Is there any other better way to do it? I want to improve my function different. List size may be greater than 100,000.

# Solutions time comparisons

When there are so many different approaches to a problem, time comparisons can really help sort out the better answers.

## Setup

We use an array of size `(200000, 2, 2)` as OP Vincentlai pointed out that is in the range of the expected array size.

Records to process —
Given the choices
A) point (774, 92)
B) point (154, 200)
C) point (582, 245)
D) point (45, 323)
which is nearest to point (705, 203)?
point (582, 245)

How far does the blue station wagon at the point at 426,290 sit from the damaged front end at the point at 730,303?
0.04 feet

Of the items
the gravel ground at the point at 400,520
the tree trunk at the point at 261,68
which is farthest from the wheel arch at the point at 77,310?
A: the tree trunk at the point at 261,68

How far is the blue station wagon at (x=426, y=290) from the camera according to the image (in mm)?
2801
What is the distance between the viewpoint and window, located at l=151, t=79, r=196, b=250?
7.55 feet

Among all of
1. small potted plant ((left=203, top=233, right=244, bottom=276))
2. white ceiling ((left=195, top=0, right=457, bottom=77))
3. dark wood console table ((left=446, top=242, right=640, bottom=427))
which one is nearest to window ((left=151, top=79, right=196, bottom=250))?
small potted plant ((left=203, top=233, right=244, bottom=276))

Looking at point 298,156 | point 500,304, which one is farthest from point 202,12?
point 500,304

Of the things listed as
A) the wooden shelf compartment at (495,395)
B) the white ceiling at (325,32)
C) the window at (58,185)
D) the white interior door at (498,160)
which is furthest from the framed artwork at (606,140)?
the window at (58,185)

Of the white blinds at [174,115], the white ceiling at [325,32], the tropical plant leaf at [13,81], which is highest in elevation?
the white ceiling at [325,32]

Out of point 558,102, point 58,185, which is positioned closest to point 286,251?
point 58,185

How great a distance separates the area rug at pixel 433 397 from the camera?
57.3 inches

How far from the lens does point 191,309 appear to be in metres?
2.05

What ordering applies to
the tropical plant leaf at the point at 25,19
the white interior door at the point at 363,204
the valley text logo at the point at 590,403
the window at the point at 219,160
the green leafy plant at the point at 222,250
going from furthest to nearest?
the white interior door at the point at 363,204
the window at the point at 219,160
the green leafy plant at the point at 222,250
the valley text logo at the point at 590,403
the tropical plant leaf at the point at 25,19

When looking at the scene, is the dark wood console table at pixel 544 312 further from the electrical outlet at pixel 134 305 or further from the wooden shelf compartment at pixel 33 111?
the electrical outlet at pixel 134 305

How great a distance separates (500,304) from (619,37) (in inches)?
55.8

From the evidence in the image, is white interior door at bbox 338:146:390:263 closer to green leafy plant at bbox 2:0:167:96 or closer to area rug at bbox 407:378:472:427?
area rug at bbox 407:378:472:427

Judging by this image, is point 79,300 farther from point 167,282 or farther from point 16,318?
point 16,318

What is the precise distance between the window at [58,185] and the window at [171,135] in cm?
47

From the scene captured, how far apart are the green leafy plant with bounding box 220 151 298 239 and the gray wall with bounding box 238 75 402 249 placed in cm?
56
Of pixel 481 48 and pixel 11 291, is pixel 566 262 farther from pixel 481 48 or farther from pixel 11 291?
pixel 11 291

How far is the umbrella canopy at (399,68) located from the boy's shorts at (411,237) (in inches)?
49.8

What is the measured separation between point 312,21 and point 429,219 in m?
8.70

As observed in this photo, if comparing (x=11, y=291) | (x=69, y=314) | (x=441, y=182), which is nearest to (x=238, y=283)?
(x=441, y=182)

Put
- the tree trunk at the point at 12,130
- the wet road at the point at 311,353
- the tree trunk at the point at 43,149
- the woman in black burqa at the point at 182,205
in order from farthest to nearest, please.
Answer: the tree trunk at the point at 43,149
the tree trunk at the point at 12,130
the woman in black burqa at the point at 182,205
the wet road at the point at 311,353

Complete the following —
[1] Reproduce the part of the forum post on comparing solution times starting with "Is there any" and going on through "expected array size.".
[2] Write out the records word for word, starting with the line with "How far is the umbrella" and going on through the last line of the records.

The solutions —
[1]
Is there any other better way to do it? I want to improve my function different. List size may be greater than 100,000.

# Solutions time comparisons

When there are so many different approaches to a problem, time comparisons can really help sort out the better answers.

## Setup

We use an array of size `(200000, 2, 2)` as OP Vincentlai pointed out that is in the range of the expected array size.

[2]
How far is the umbrella canopy at (399,68) located from the boy's shorts at (411,237) (in inches)?
49.8

What is the measured separation between point 312,21 and point 429,219 in m?
8.70

As observed in this photo, if comparing (x=11, y=291) | (x=69, y=314) | (x=441, y=182), which is nearest to (x=238, y=283)?
(x=441, y=182)

Put
- the tree trunk at the point at 12,130
- the wet road at the point at 311,353
- the tree trunk at the point at 43,149
- the woman in black burqa at the point at 182,205
in order from farthest to nearest, please.
Answer: the tree trunk at the point at 43,149
the tree trunk at the point at 12,130
the woman in black burqa at the point at 182,205
the wet road at the point at 311,353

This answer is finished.